__Task requirements__
Put each line of the items below into a JSON list of strings, one string per line, with blank lines dropped. Leave the pictures out of the list.

__Provided records__

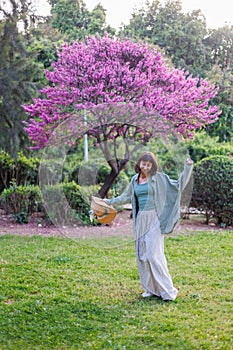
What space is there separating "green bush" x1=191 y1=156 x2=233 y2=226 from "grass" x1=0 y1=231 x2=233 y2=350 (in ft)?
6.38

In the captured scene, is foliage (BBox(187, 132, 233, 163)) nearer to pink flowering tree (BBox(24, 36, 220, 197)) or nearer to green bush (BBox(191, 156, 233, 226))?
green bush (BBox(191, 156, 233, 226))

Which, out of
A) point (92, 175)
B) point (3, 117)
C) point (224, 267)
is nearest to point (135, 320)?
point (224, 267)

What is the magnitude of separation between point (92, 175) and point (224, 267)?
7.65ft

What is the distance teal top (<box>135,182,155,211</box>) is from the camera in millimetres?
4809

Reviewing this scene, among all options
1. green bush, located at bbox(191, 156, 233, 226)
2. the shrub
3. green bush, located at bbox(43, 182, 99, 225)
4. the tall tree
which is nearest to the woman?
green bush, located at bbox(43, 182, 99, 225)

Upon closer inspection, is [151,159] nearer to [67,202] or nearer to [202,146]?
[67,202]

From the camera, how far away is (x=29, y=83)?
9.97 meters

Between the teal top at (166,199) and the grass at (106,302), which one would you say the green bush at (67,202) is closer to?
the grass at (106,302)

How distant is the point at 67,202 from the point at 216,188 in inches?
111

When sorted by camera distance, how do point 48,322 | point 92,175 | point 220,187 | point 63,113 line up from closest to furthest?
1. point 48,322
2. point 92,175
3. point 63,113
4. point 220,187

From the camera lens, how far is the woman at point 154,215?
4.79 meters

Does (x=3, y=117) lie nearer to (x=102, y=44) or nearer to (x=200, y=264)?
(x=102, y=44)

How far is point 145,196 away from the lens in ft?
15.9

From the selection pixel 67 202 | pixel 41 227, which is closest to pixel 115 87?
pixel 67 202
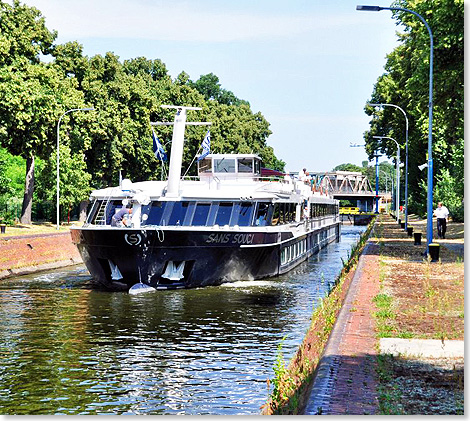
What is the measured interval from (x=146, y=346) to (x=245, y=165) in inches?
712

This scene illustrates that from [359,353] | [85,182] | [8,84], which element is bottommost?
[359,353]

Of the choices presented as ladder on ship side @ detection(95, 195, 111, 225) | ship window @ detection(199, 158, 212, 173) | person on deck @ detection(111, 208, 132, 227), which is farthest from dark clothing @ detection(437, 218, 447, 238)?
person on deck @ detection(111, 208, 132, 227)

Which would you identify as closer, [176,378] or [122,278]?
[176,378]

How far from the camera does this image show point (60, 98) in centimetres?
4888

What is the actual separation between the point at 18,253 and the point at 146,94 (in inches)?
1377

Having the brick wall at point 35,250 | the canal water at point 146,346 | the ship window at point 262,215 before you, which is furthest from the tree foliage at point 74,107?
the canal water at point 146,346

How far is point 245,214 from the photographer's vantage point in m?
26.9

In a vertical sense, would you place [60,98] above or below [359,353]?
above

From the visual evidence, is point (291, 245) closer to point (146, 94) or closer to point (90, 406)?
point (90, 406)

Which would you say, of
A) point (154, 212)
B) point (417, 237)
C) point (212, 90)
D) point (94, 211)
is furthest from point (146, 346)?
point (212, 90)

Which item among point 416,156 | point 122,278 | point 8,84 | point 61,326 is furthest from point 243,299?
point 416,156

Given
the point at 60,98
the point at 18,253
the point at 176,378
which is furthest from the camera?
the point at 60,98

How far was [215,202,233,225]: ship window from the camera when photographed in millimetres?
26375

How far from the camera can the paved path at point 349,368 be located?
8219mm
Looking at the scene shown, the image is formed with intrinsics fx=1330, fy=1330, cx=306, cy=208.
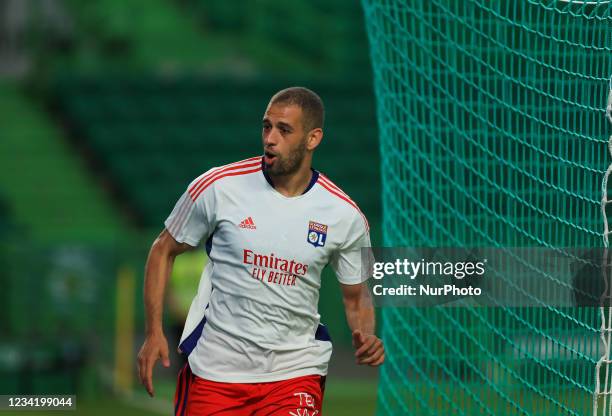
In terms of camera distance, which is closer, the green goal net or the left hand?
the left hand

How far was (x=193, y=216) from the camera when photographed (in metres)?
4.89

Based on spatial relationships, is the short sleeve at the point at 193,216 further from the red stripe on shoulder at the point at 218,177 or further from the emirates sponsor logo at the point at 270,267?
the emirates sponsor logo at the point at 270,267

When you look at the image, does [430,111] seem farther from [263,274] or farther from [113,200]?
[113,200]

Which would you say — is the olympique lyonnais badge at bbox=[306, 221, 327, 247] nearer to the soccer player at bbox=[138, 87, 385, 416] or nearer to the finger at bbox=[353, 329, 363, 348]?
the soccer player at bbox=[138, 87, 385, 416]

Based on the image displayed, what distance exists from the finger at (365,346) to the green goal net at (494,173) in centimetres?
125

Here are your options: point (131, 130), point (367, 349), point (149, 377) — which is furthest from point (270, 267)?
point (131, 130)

__Reply__
[
  "What space is there separating \"green bush\" x1=191 y1=156 x2=233 y2=226 from \"grass\" x1=0 y1=231 x2=233 y2=350 (in ft)?",
  "6.38",
  "In the captured scene, is foliage (BBox(187, 132, 233, 163)) nearer to pink flowering tree (BBox(24, 36, 220, 197)) or nearer to green bush (BBox(191, 156, 233, 226))?",
  "green bush (BBox(191, 156, 233, 226))",
  "Which, out of",
  "A) point (92, 175)",
  "B) point (3, 117)",
  "C) point (224, 267)",
  "is nearest to point (135, 320)?",
  "point (224, 267)",
  "What is the magnitude of separation between point (92, 175) and point (224, 267)?",
  "7.65ft",
  "What is the distance teal top (<box>135,182,155,211</box>) is from the camera in millimetres?",
  "4809",
  "Reviewing this scene, among all options",
  "1. green bush, located at bbox(191, 156, 233, 226)",
  "2. the shrub",
  "3. green bush, located at bbox(43, 182, 99, 225)",
  "4. the tall tree",
  "which is nearest to the woman?",
  "green bush, located at bbox(43, 182, 99, 225)",
  "Upon closer inspection, is [151,159] nearer to [67,202] or nearer to [202,146]?",
  "[67,202]",
  "From the camera, how far away is (x=29, y=83)?",
  "9.97 meters",
  "Between the teal top at (166,199) and the grass at (106,302), which one would you say the green bush at (67,202) is closer to?",
  "the grass at (106,302)",
  "How distant is the point at 67,202 from the point at 216,188 in inches?",
  "111",
  "When sorted by camera distance, how do point 48,322 | point 92,175 | point 220,187 | point 63,113 line up from closest to furthest?",
  "1. point 48,322",
  "2. point 92,175",
  "3. point 63,113",
  "4. point 220,187",
  "From the camera lens, how far is the woman at point 154,215?",
  "4.79 meters",
  "Does (x=3, y=117) lie nearer to (x=102, y=44) or nearer to (x=200, y=264)?",
  "(x=102, y=44)",
  "How far is point 145,196 away from the lens in ft?",
  "15.9",
  "From the selection pixel 67 202 | pixel 41 227, which is closest to pixel 115 87?",
  "pixel 67 202",
  "What is the measured interval from (x=146, y=346) to (x=245, y=165) in inches?",
  "712",
  "This scene illustrates that from [359,353] | [85,182] | [8,84], which element is bottommost?",
  "[359,353]",
  "Of the choices presented as ladder on ship side @ detection(95, 195, 111, 225) | ship window @ detection(199, 158, 212, 173) | person on deck @ detection(111, 208, 132, 227), which is farthest from dark clothing @ detection(437, 218, 447, 238)?",
  "person on deck @ detection(111, 208, 132, 227)",
  "Which would you identify as closer, [176,378] or [122,278]?",
  "[176,378]",
  "How far from the camera does this image show point (60, 98) in centimetres?",
  "4888",
  "What is the actual separation between the point at 18,253 and the point at 146,94 (in inches)?",
  "1377",
  "Having the brick wall at point 35,250 | the canal water at point 146,346 | the ship window at point 262,215 before you, which is furthest from the tree foliage at point 74,107?",
  "the canal water at point 146,346",
  "How far is point 245,214 from the photographer's vantage point in m?",
  "26.9",
  "In a vertical sense, would you place [60,98] above or below [359,353]?",
  "above",
  "From the visual evidence, is point (291, 245) closer to point (146, 94) or closer to point (90, 406)?",
  "point (90, 406)",
  "Which would you say, of",
  "A) point (154, 212)",
  "B) point (417, 237)",
  "C) point (212, 90)",
  "D) point (94, 211)",
  "is furthest from point (146, 346)?",
  "point (212, 90)",
  "Which item among point 416,156 | point 122,278 | point 8,84 | point 61,326 is furthest from point 243,299?",
  "point 416,156",
  "Given",
  "the point at 60,98",
  "the point at 18,253",
  "the point at 176,378",
  "which is furthest from the camera?",
  "the point at 60,98",
  "How far was [215,202,233,225]: ship window from the camera when photographed in millimetres?",
  "26375",
  "How far from the camera can the paved path at point 349,368 be located?",
  "8219mm",
  "Looking at the scene shown, the image is formed with intrinsics fx=1330, fy=1330, cx=306, cy=208.",
  "In terms of camera distance, which is closer, the green goal net or the left hand?",
  "the left hand",
  "How far was (x=193, y=216) from the camera when photographed (in metres)?",
  "4.89",
  "Based on spatial relationships, is the short sleeve at the point at 193,216 further from the red stripe on shoulder at the point at 218,177 or further from the emirates sponsor logo at the point at 270,267?",
  "the emirates sponsor logo at the point at 270,267",
  "When you look at the image, does [430,111] seem farther from [263,274] or farther from [113,200]?",
  "[113,200]",
  "Which would you say — is the olympique lyonnais badge at bbox=[306, 221, 327, 247] nearer to the soccer player at bbox=[138, 87, 385, 416] or nearer to the finger at bbox=[353, 329, 363, 348]?",
  "the soccer player at bbox=[138, 87, 385, 416]",
  "Based on the image displayed, what distance exists from the finger at (365,346) to the green goal net at (494,173) in centimetres?",
  "125",
  "Here are your options: point (131, 130), point (367, 349), point (149, 377) — which is furthest from point (270, 267)?",
  "point (131, 130)"
]